Morgan Rogers (he/him) (Nov 10 2020 at 14:08):

Describing the internal diagram category indexing the colimits, suggestions that come to mind are that the object of objects should be pointed? Or well-supported? But both of those seem rather strong impositions, and in particular it is not clear whether they would include all of the directed joins which are required for properness in general.

Morgan Rogers (he/him) (Nov 10 2020 at 14:29):

Although I suppose that whatever the "right" definition of non-emptiness is, that will be a pre-requisite to directedness, so that's not so much of a concern...

Morgan Rogers (he/him) (Nov 11 2020 at 16:20):

I've decided that the well-supported version is the right one (being the internal expression of "inhabitedness"), although it's still not clear to me whether this is a description of the maximal collection of colimits preserved by a generic closed inclusion of locales. :shrug:

Steve Vickers (Nov 13 2020 at 17:47):

Even better, a closed inclusion to $X$ is entire. (Elephant B4.4.21, but surely he means $\mathcal{E}=\mathcal{S}$. See Moerdijk-Vermeulen “Proper maps of toposes”, 5.5.) It suffices to treat $X$ as the base topos, so we are dealing with sublocales of 1. Now suppose $P$ is open - a subobject of $1=\{\ast\}$ - with locale presented by $\top \vdash \bigvee P$, and $X-P$ its closed complement, presented by $\bigvee P \vdash \bot$. Then $X-P$ is a Stone locale, with Boolean algebra of clopens presented as $BA\langle \quad\mid 0=1 (\ast\in P)\rangle$. Maietti and I used this in our paper on arithmetic universes, in order to get a structure theorem for closed subspaces.
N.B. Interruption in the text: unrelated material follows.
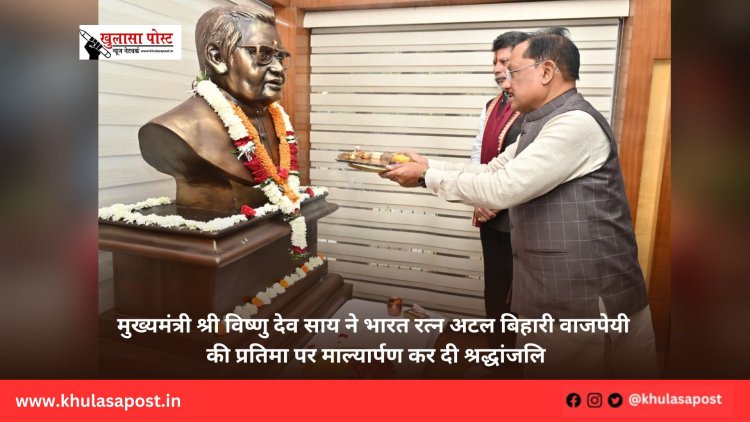 मुख्यमंत्री श्री विष्णु देव साय ने भारत रत्न अटल बिहारी वाजपेयी की प्रतिमा पर माल्यार्पण कर दी श्रद्धांजलि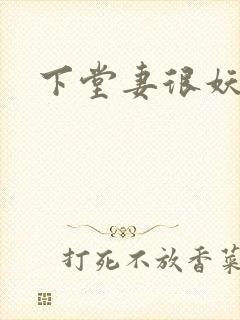 下堂妻很妖娆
Morgan Rogers (he/him) (Nov 13 2020 at 18:21):

That is exceptionally useful information to me personally), since it shifts around the big diagram I have mapping relationships between types of geometric morphisms. I hadn't read the section of "Proper maps of toposes" on entire morphisms since I hadn't realised they might be relevant to what I was doing.
Unfortunately, however, this doesn't directly address my problem, unless there are facts about entire morphisms I'm ignorant of: while entire morphisms don't preserve coproducts, closed inclusions do preserve binary joins of subterminal objects. So they're even more special than entire morphisms! However, they don't preserve arbitrary joins, since the empty join is preserved iff it's the trivial inclusion. So they preserve inhabited joins, for some notion of inhabited; that's what I wanted to figure out.

Steve Vickers (Nov 13 2020 at 22:50):

An inclusion is closed iff it is entire. Right to left is because entire maps are proper - in fact they’re proper separated. Entire means fibrewise Stone, proper means fibrewise compact, proper separated means fibrewise compact regular. (By “fibrewise X” I mean that, as an internal locale in sheaves over the codomain, it has property X. That only really makes sense if property X is geometric, so the fibrewise X maps are stable under pullback.)
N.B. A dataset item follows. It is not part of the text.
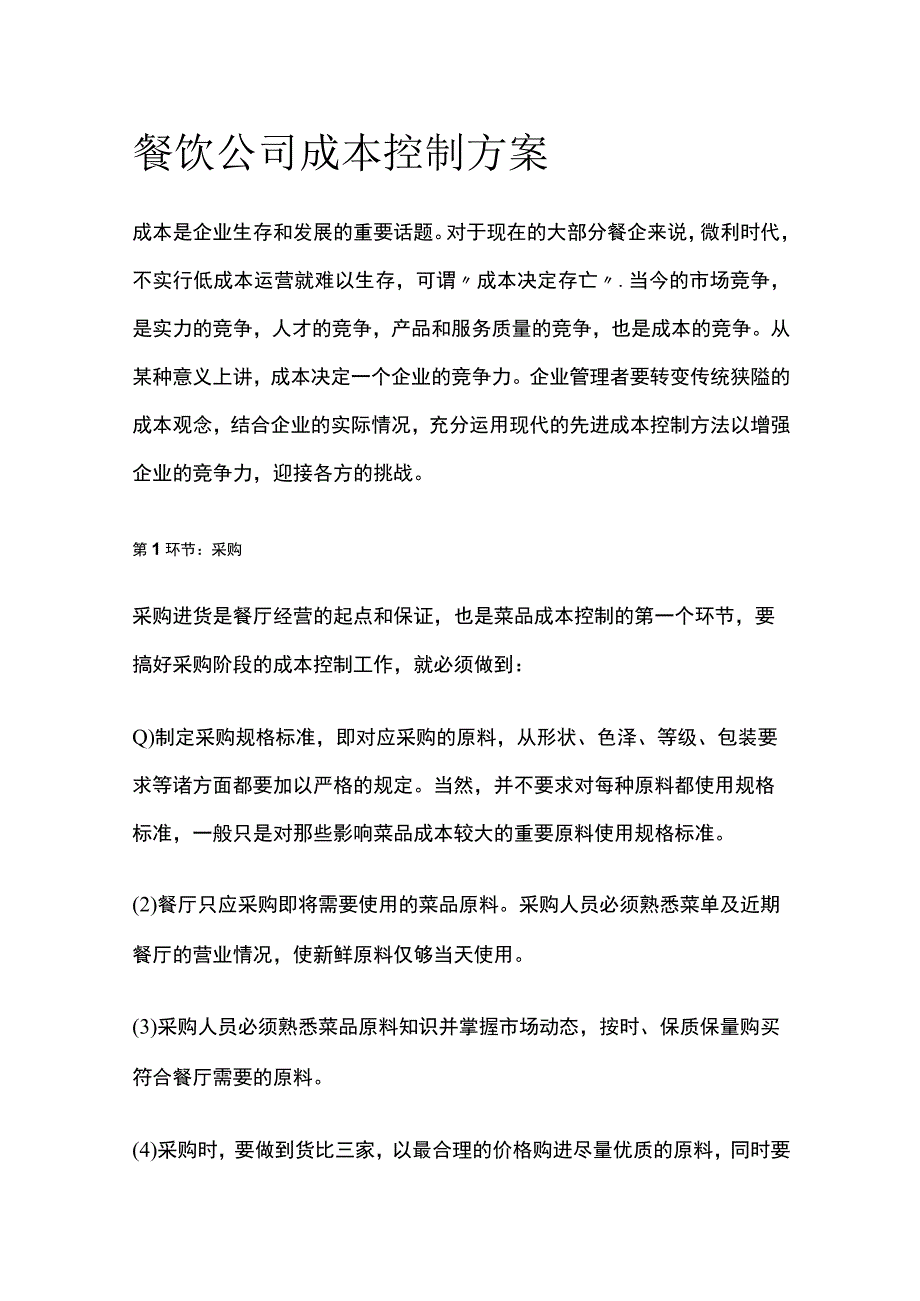 餐饮公司成本控制方案.docx_第1页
Morgan Rogers (he/him) (Nov 14 2020 at 10:59):

I had understood the equivalence of closedness and entireness for inclusions. I was trying to articulate the following:
The implication "entire => tidy" means that the direct image functor preserves all directed/filtering colimits.
The implication "pure + entire => equivalence" means that a non-trivial entire morphism never preserves all binary coproducts.
The implication "tidy => proper" means that (of course) a closed inclusion preserves internally indexed directed unions of subterminals.
But at the level of subterminal objects we can say more! Closed inclusions, despite being entire, have direct image functors preserving binary coproducts of subterminal objects, and as far as $\mathbf{Set}$-indexed colimits go, they moreover preserve all inhabited unions of subterminals. That is, closed inclusions also have the property "direct image preserves inhabited colimits of subterminals", extending properness.

Morgan Rogers (he/him) (Nov 14 2020 at 11:02):

I was trying to work out what the correct expression of inhabitedness is, and I came to the conclusion that the internal translation of it (well-supportedness) is the right one.